----- GIVEN TEXT
I was surprisingly calm through the entire ordeal. My daughter had time out that evening, no tv, no movies, no fun. She also had to pay for half of the haircut that repaired the damage. I told her she would have had to pay for all of it if she had not told me. I also reminded her that every kid gets one time to cut their hair and her time had already run out. There was not supposed to be a second time.

When I took her to the hairdresser to repair the massive mess, she told the stylist "I cut my hair. And, there won't be a next time."

Tuesday, October 17, 2006

It's A Meme, But Not Really

I am calling this post Totally Confused Tuesday.


It isn't really a meme, but it sounds like one. I was thinking about things in life that totally baffle my little, lost mind. And, of course, most of this profound cognition was in the car. It is amazing that I actually can keep my mind on the road, since it is usually wandering to other places.

1. When I put things in the recycle bin on my computer, do they end up in cyberspace on someone else's computer? Perhaps as a better, more well-written post?

2. If designers only use anorexic models, then how do they know that their clothes will look good on regular women? Ahem, they don't. So, why do they make fun of us and come up with these low rider jeans and terms like "muffin top?"

3. Why doesn't Martha Stewart ever trim her bangs?

4. If the chef at a fine restaurant uses substitutes in his recipe, then shouldn't my meal be cheaper?

5. Why can't toothpaste have an opening at both ends?

6. If you go to a buffet place for a birthday party, do they put a sneeze guard over the cake before you blow out the candles?

7. I think Santa must be diabetic by now.

8. Before the light bulb, I wonder if people had "candle moments."

9. Why does cat food come in flavors like "tuna, chicken, and shrimp?" Shouldn't it be "rat, squirrel, and bird?"

10. Why does everyone care about some guy named Jimmy Hoffa? I'm still looking for Waldo.

Monday, October 16, 2006

Monday Madness

The last few days have been a whirlwind of events. My husband had his outpatient surgery on Thursday and we have been busy ever since. We started out great, then last night had a turn for the worse. Today has been wonderful and we are starting to get back to a somewhat normal routine. Before I get all sarcastic, I do want to thank you for your prayers!!

Here are a few things I have learned from the last few days-

1. On the day your husband is scheduled to have any type of surgical procedure, do not promise to make caramel apples with your child for her entire class. In the event that you do make this promise, be sure that this is not your very first attempt at making caramel apples.

Tip- The caramel will stick to other objects including your kid, yourself, your clothes, every single utensil in close proximity and your kitchen table. Miraculously, you will have an epiphany in the midnight hour and discover that the hair dryer will melt the caramel so that you can scrape it off the table. You instantly consider this tip as your next Works For Me Wednesday Post.

2. Barbie dolls and stuffed animals become dangerous hazards when in the path of a man on crutches. Be sure to have your child remove them promptly or threaten time out, loss of privileges or bodily harm. Whatever works best.
----------
### WORK REQUEST
Can you return, word for word, the part of the blog excerpt that opens with the words containing "8. Before the" and closes with "looking for Waldo."? The listing has nothing to do with the blog excerpt.
----- SOURCE DATA
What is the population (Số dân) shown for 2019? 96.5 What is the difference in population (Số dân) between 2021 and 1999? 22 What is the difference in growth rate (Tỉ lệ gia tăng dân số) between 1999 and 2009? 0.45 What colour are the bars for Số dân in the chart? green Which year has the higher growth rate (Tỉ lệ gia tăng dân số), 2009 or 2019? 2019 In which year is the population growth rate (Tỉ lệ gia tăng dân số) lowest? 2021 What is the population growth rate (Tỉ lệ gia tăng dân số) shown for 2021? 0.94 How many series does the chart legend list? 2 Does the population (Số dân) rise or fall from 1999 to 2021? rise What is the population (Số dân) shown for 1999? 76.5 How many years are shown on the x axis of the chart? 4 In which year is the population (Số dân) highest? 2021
----------
### ANSWER SPACE
8. Before the light bulb, I wonder if people had "candle moments."

9. Why does cat food come in flavors like "tuna, chicken, and shrimp?" Shouldn't it be "rat, squirrel, and bird?"

10. Why does everyone care about some guy named Jimmy Hoffa? I'm still looking for Waldo.